07 Jul 2026
by David Sugden

Is your organisation ready for agentic AI?

Three shifts UK leaders should make in the next twelve months. 

Agentic AI presents UK enterprises with a new challenge as it introduces actors inside the business that need managers, rather than engineers. The deciding factor for success over the next twelve months will therefore not be solely technical capability, but whether the organisation is ready to supervise an actor it did not hire. 

The accountability and unpredictability problem 

A 2022 Scientific Reports study by researchers at MIT, Harvard, Cambridge, and Monterrey observed temporal degradation in 91% of the machine learning models they tested.
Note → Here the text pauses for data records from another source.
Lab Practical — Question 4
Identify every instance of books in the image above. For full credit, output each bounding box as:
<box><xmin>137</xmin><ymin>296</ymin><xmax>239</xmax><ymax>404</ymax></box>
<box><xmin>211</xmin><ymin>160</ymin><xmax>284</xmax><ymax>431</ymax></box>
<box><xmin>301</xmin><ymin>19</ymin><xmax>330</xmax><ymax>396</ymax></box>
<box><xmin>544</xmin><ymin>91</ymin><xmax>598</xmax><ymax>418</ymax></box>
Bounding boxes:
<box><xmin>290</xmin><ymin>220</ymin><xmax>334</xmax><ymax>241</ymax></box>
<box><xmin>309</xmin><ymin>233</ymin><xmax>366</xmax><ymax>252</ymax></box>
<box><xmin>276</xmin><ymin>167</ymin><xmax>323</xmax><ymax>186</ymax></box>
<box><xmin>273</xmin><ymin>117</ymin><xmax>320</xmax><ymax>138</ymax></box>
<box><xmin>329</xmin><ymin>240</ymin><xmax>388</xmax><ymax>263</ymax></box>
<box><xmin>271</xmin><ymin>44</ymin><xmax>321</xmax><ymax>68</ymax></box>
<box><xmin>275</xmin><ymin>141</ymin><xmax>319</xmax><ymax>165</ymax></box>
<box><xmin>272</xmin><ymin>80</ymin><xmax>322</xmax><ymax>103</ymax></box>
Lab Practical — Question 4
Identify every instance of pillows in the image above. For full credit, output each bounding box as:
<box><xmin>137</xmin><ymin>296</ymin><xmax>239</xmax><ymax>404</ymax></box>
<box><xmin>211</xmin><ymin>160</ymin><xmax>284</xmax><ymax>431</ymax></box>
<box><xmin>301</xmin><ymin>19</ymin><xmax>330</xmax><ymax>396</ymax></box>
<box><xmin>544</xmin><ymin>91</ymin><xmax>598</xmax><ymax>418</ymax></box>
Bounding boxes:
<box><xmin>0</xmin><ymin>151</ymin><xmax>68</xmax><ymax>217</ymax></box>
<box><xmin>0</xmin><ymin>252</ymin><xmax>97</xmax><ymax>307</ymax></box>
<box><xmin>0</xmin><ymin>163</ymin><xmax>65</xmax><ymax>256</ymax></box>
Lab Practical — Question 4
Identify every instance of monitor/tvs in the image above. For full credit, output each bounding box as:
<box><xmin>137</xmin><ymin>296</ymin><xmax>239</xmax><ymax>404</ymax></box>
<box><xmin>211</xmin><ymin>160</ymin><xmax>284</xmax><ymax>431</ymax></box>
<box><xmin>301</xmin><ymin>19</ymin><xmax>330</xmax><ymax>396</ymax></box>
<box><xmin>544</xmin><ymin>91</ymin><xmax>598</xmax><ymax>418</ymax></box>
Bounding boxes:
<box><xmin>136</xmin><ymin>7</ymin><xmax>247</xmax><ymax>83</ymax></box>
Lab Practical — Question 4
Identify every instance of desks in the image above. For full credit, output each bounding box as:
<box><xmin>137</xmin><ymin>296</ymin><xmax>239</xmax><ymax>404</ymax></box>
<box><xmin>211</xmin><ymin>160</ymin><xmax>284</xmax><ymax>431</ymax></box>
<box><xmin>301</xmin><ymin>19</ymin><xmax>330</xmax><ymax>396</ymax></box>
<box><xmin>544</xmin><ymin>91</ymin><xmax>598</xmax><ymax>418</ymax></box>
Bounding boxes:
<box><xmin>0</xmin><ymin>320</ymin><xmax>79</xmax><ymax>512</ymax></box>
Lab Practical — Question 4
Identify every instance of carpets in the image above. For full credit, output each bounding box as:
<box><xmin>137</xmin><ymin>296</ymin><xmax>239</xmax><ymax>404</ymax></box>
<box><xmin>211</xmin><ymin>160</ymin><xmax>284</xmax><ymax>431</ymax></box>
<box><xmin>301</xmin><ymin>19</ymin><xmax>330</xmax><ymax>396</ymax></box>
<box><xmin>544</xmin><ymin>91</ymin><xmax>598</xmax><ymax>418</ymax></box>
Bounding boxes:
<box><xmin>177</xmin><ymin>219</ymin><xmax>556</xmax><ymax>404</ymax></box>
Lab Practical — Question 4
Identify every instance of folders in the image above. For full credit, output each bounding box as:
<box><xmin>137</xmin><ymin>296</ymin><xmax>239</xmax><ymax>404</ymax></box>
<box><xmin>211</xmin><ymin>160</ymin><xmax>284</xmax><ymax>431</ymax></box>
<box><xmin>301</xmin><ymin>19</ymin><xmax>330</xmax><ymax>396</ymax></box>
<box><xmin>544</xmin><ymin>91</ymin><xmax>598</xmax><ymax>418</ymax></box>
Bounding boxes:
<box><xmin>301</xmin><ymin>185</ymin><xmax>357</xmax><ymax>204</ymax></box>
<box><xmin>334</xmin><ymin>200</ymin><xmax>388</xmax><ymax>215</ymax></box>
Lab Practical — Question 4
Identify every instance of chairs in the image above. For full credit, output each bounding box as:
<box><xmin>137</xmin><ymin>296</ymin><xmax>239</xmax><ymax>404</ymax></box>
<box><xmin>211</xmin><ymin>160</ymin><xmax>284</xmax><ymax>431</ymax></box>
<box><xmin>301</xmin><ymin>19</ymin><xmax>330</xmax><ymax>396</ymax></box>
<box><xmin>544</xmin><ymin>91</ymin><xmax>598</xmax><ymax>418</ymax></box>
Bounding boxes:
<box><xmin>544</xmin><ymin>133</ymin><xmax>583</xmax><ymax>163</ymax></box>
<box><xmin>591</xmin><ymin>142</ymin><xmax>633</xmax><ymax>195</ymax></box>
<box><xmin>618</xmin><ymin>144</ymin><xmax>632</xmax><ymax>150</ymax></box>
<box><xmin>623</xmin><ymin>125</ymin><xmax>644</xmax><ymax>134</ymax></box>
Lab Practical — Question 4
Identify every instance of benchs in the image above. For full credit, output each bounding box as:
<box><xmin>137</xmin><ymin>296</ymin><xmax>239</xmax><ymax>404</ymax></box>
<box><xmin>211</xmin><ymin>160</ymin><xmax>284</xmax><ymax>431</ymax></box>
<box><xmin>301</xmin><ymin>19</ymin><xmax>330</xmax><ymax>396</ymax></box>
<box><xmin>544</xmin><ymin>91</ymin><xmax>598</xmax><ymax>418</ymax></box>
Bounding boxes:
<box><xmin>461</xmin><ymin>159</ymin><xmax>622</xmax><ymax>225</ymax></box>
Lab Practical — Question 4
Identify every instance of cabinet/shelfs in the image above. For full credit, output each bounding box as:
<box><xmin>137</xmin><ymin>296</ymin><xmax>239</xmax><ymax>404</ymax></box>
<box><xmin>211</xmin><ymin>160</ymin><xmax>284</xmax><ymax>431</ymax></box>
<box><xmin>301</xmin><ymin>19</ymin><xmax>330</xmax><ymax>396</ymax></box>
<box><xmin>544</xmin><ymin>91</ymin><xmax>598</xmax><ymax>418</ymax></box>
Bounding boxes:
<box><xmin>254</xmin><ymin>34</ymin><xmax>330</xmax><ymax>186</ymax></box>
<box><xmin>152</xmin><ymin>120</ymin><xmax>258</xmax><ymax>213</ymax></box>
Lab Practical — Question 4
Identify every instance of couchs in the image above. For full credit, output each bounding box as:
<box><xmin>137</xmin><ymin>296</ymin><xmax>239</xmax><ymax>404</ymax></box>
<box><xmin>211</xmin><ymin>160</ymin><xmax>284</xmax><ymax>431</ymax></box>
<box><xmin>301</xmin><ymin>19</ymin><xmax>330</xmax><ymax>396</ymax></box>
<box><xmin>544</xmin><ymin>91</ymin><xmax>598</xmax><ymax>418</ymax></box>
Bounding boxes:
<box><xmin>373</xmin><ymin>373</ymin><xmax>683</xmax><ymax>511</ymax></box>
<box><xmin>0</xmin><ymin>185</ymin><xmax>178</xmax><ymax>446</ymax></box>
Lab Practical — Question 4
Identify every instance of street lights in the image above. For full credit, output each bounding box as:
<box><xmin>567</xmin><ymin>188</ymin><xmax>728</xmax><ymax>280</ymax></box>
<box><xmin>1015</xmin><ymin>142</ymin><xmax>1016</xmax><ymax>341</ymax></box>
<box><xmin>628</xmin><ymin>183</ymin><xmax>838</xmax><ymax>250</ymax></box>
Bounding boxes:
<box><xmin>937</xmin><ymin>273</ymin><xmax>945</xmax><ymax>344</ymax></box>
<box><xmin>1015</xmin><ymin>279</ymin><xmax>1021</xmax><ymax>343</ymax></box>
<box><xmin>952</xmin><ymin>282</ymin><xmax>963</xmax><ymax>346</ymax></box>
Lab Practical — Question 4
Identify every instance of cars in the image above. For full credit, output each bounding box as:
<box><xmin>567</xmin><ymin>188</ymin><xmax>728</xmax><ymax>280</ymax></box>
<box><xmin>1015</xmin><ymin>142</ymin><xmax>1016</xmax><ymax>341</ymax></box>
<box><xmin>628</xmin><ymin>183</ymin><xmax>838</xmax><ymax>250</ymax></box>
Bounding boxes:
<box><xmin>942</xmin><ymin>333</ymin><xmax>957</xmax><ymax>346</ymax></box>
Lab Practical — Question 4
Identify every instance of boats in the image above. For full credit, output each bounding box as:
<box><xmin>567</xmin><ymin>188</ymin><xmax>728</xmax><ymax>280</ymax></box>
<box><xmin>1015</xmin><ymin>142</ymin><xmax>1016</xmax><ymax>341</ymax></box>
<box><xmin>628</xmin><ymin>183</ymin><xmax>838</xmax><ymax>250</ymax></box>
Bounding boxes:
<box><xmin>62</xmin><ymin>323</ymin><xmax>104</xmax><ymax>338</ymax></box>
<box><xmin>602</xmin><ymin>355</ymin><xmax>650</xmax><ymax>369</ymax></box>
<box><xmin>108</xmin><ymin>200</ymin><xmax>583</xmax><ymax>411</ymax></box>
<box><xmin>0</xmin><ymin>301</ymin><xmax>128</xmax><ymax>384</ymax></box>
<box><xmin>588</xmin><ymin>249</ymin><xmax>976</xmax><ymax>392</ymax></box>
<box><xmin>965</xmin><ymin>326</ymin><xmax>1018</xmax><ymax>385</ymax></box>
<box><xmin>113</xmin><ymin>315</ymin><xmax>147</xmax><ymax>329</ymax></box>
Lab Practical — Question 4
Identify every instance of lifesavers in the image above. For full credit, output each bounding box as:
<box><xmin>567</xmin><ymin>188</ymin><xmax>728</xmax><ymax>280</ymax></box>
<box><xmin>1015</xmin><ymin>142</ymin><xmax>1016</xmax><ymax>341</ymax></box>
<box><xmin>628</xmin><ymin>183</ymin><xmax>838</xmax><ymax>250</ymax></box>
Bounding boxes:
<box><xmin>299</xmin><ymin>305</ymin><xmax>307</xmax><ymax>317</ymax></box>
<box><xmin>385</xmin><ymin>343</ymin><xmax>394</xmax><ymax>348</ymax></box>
That finding describes predictive AI, where the model returns a value, and a human or downstream system decides what to do with it. 

Agentic AI, the category of system that plans and executes multi-step actions with limited human intervention, removes that decision point, resulting in the same drift playing out inside an autonomous workflow rather than at its boundary. Whereas a drifting prediction shows up as a wrong number on a report, a drifting agent shows up as a wrong action taken at speed, potentially repeated across thousands of interactions and all before anyone realises the workflow has changed.

Introducing the readiness model: evaluation, ownership, control 

In May 2026, the NCSC, with its Five Eyes counterparts, listed five categories of risk that follow from this autonomy and named strong governance, explicit accountability, and rigorous monitoring as essential safeguards and prerequisites for agentic systems. That translates to three connected capabilities that define whether an organisation is ready: 

  • Evaluation is how it checks the actor's work. 
  • Ownership is who manages the actor and who is accountable for what it does. 
  • Control is what authority the actor has and how that authority is removed. 

Existing governance frameworks treat these as separate disciplines, but for agentic AI systems they collectively describe how an organisation governs a worker it did not hire.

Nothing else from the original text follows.